I would
much rather believe that this excruciating pain is punishment from God for my
transgressions and that it has the effect of purifying my soul, thus washing
the karmic slate clean. Otherwise, I am to accept the pain simply as it is and
with no “productive benefit.” The medieval belief that one’s suffering purified
one’s soul and thus brought one closer to God and to Heaven helped to maintain
the status quo of the innumerable slaves of the masters who were consequently
accepting of their lot in life. The fat priests did their job of making sure the
populace were willing to keep their backs bent and their untold suffering
between them and the Lord, who was a great listener and who was waiting in
Heaven for them when they finally loosed the crushing yoke of their meager
lives. But they held their suffering and loss in this context and thus we able
to live good, even happy lives, even as they were being crushed. I only wish
that I could hold and believe that my profound physical pain held meaning and
purpose for me, that it was purifying my soul at the expense of my body. Does
this severe, crippling pain act on behalf of something sublime? Does it bring
me a certain understanding? Obviously it does—in one way in particular: it
severs my identity with my physical body, thus enabling me to be quite willing
to let go, to even look forward to it, when the times comes to pass beyond it.

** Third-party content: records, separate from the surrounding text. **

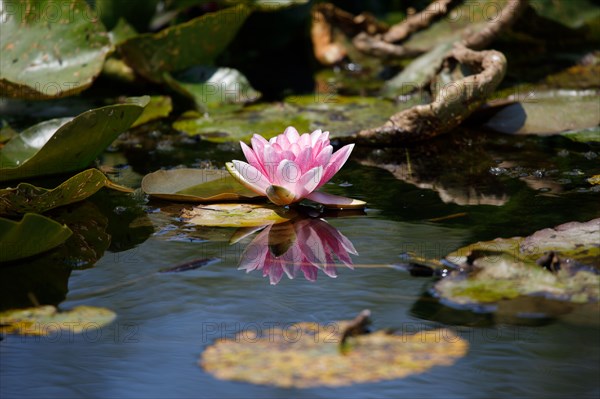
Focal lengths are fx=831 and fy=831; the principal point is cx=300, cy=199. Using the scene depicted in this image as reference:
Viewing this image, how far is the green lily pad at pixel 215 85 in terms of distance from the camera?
382cm

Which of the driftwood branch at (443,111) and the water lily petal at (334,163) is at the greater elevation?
the driftwood branch at (443,111)

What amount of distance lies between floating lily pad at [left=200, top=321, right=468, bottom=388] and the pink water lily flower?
664mm

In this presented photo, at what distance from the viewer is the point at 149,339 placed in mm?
1599

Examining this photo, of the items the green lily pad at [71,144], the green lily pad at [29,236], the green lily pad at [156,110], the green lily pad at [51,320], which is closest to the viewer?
the green lily pad at [51,320]

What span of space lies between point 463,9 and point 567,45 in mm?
742

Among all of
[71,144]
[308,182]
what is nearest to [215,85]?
[71,144]

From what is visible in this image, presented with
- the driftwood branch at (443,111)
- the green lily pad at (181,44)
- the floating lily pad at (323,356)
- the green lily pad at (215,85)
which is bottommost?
the floating lily pad at (323,356)

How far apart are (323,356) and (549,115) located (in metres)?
2.02

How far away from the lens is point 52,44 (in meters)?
3.28

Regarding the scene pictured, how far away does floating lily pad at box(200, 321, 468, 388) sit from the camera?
4.69 ft

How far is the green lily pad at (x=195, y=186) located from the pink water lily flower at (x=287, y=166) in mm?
113

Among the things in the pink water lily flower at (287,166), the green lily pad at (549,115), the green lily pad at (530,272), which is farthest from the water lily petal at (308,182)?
the green lily pad at (549,115)

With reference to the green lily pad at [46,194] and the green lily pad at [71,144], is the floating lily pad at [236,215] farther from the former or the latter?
the green lily pad at [71,144]

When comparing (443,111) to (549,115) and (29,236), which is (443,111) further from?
(29,236)
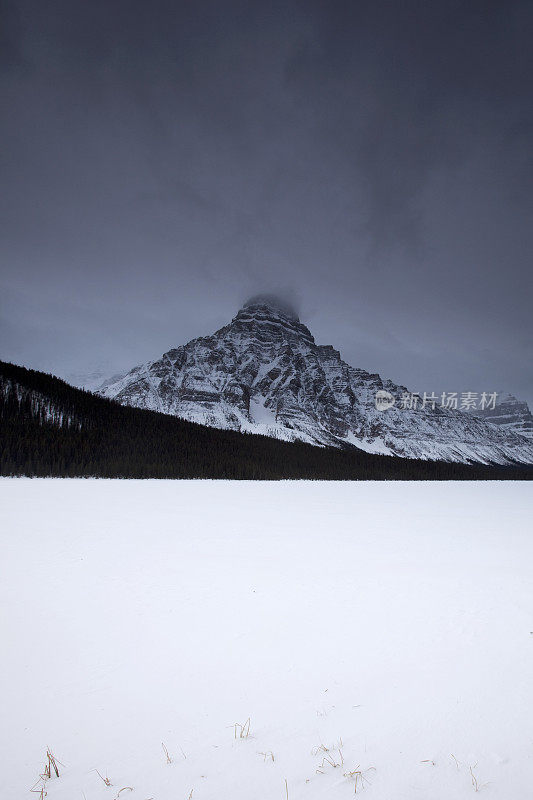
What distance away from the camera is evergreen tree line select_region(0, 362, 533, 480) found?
40.0 m

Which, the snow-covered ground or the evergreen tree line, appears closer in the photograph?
the snow-covered ground

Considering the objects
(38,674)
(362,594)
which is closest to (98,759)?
(38,674)

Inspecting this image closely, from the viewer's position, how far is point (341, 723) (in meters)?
3.73

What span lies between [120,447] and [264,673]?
49.7 meters

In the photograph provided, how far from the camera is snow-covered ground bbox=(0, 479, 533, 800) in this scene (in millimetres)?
3170

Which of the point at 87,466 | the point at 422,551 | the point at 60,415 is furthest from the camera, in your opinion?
the point at 60,415

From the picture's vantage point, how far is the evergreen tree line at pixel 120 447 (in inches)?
1576

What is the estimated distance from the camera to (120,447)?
50.3m

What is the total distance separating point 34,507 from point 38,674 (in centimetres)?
1341

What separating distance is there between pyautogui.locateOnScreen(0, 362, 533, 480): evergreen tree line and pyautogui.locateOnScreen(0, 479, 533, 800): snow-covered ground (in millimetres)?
33540

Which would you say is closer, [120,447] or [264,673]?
[264,673]

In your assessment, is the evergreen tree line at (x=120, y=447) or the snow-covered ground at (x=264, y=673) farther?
the evergreen tree line at (x=120, y=447)

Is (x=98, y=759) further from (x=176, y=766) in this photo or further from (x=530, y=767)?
(x=530, y=767)

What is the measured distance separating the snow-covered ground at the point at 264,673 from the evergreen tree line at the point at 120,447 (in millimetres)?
33540
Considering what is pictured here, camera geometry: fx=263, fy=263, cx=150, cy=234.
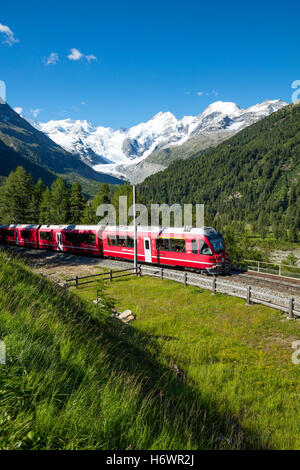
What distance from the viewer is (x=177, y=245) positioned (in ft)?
67.4

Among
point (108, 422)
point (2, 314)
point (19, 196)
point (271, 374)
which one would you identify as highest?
point (19, 196)

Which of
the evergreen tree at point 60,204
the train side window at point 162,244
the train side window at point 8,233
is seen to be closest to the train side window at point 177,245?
the train side window at point 162,244

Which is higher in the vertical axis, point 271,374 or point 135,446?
point 135,446

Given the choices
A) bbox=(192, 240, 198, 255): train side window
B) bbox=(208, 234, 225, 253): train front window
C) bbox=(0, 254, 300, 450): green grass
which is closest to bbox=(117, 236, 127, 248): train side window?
bbox=(192, 240, 198, 255): train side window

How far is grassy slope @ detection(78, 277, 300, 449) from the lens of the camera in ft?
17.5

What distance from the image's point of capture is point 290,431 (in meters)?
5.00

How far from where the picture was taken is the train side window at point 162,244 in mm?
21259

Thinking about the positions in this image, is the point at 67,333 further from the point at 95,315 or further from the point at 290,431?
the point at 290,431

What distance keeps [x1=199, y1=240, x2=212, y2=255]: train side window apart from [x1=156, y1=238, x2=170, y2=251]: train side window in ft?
9.96

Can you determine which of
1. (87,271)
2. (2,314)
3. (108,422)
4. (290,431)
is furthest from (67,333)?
(87,271)

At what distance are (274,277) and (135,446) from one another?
63.5ft

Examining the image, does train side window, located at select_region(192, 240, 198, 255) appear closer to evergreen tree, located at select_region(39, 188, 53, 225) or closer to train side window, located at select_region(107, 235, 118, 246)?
train side window, located at select_region(107, 235, 118, 246)

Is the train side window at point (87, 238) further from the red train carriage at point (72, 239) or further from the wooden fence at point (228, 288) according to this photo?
the wooden fence at point (228, 288)

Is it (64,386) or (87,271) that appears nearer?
(64,386)
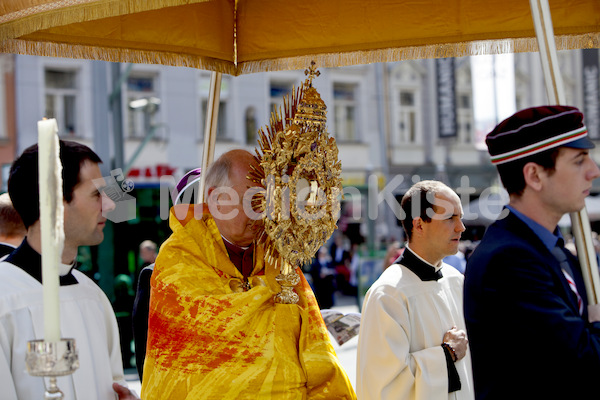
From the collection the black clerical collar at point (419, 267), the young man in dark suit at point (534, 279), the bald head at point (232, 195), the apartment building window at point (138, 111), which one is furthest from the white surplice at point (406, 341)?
the apartment building window at point (138, 111)

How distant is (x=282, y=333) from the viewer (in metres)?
2.61

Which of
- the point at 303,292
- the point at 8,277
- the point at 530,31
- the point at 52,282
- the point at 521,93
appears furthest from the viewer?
the point at 521,93

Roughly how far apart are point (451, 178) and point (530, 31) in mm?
21438

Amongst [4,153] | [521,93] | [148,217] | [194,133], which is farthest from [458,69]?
[148,217]

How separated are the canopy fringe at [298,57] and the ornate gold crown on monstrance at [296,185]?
88cm

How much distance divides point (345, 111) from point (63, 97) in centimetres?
877

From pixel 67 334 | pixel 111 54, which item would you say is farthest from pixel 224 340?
pixel 111 54

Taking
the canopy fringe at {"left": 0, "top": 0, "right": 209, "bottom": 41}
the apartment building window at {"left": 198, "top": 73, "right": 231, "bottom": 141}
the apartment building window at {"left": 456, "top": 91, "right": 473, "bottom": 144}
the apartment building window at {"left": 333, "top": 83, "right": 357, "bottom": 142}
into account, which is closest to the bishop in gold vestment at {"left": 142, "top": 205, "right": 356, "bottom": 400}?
the canopy fringe at {"left": 0, "top": 0, "right": 209, "bottom": 41}

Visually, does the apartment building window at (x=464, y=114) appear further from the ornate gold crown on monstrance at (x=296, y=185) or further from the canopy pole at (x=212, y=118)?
the ornate gold crown on monstrance at (x=296, y=185)

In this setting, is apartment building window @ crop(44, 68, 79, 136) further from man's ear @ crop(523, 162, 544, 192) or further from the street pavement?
man's ear @ crop(523, 162, 544, 192)

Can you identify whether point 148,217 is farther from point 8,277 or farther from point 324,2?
point 8,277

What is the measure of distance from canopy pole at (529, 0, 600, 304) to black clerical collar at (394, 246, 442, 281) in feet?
4.12

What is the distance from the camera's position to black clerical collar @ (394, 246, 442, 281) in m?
3.37

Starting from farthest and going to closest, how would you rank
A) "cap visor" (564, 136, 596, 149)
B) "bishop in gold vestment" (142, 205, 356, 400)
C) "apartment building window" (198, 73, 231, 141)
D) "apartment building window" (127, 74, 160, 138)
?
"apartment building window" (198, 73, 231, 141), "apartment building window" (127, 74, 160, 138), "bishop in gold vestment" (142, 205, 356, 400), "cap visor" (564, 136, 596, 149)
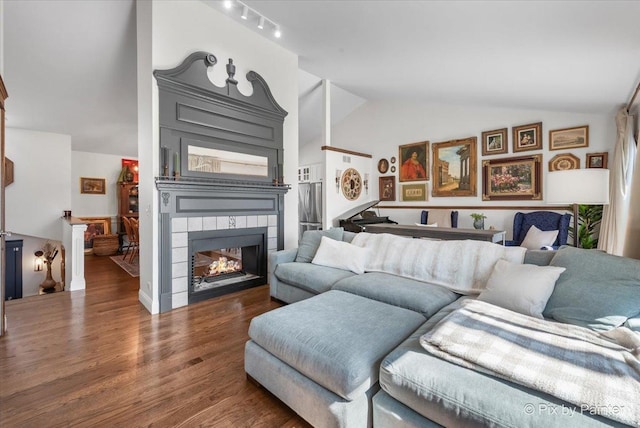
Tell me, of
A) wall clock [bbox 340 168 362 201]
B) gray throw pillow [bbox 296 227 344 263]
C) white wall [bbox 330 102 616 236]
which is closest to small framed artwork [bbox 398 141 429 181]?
white wall [bbox 330 102 616 236]

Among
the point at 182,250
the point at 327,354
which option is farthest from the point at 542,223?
the point at 182,250

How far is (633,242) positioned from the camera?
228cm

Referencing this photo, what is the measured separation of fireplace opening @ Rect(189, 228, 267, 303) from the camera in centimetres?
323

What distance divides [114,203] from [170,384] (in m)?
7.01

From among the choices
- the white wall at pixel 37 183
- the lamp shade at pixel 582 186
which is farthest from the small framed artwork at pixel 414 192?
the white wall at pixel 37 183

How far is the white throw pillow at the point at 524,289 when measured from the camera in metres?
1.66

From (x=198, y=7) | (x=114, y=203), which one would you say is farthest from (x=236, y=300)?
(x=114, y=203)

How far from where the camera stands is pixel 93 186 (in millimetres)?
6738

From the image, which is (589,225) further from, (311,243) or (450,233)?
(311,243)

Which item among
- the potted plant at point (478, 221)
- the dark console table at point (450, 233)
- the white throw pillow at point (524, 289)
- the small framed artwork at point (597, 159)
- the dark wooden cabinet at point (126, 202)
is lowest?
the white throw pillow at point (524, 289)

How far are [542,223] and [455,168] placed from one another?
5.88 feet

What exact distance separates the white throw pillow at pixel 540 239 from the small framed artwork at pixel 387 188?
2.88 m

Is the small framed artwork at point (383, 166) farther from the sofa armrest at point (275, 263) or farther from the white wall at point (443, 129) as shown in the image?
the sofa armrest at point (275, 263)

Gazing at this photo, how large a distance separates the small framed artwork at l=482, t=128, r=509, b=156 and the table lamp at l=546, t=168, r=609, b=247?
318 centimetres
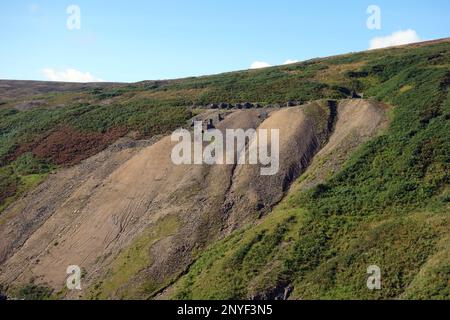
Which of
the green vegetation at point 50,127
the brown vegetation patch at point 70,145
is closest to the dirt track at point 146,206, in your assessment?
the brown vegetation patch at point 70,145

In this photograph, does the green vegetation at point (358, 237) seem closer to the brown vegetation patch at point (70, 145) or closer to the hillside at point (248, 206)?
the hillside at point (248, 206)

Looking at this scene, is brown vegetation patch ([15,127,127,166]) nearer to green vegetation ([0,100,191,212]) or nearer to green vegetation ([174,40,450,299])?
green vegetation ([0,100,191,212])

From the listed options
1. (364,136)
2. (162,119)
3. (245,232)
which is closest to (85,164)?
(162,119)

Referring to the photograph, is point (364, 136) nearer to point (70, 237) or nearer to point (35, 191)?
point (70, 237)

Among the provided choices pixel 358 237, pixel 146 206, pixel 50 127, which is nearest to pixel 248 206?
pixel 146 206

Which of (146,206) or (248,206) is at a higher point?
(248,206)

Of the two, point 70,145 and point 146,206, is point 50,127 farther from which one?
point 146,206
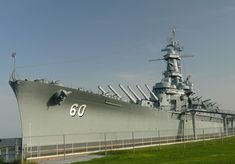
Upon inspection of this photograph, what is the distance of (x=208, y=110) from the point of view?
55.2 meters

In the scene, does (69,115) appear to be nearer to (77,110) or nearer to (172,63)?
(77,110)

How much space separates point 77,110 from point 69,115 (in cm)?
108

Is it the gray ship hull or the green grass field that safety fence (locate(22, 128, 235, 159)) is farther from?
the green grass field

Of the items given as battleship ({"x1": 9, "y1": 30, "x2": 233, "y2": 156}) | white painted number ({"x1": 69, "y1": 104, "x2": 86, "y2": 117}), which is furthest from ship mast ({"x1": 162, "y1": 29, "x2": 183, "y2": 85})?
white painted number ({"x1": 69, "y1": 104, "x2": 86, "y2": 117})

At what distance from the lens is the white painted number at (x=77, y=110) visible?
98.9ft

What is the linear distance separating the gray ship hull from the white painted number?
9.0 inches

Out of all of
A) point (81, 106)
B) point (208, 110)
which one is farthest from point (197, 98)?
point (81, 106)

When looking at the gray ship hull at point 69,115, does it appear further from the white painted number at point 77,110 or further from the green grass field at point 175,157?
the green grass field at point 175,157

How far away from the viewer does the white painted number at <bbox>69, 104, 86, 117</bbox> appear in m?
30.2

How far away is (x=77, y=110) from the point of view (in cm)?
3070

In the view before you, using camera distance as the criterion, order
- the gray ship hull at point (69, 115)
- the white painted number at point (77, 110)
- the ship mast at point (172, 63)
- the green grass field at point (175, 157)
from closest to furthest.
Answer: the green grass field at point (175, 157), the gray ship hull at point (69, 115), the white painted number at point (77, 110), the ship mast at point (172, 63)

This is one major benefit, for such physical pain puts one in a quite different
state of mind and being than the normal bodily state. And I suppose that this
being moved, almost against one’s bodily will, into a different, more “spiritual”
state of mind and being, is another way of explaining the benefit of such. To
be able to consciously disidentify with the physical life to a life beyond
that, more sublime, as it were, than that is a blessing, for the physical life
is inherently transitional and temporary, if not short and brutal (Hobbes?). To
disidentify with it enables one to make the transitional out of it so much
easier, and then to whatever follows so much easier as well. To be in the “proper
reality” is like being able to speak the local language and thus communicate
and relate oneself within it. To be able to speak the language of Heaven
enables one to belong in it.
Of course, I speak too metaphorically,
not literally, though some, perhaps many, would take all this quite literally.
I do wish it were as literal and as simple as the stories I have been told,
that the Loving Father will reach down and pick me, his child, up in his arms,
for we all know that he is a great giant and that we are as small dolls in his
hands, or perhaps even as grains of sand in his hand, though I knew a woman,
Roxanne, who suffered in Alaskan Outback as a child and had to beg for food at
the Salvation Army and various churches where she had to sing for her supper.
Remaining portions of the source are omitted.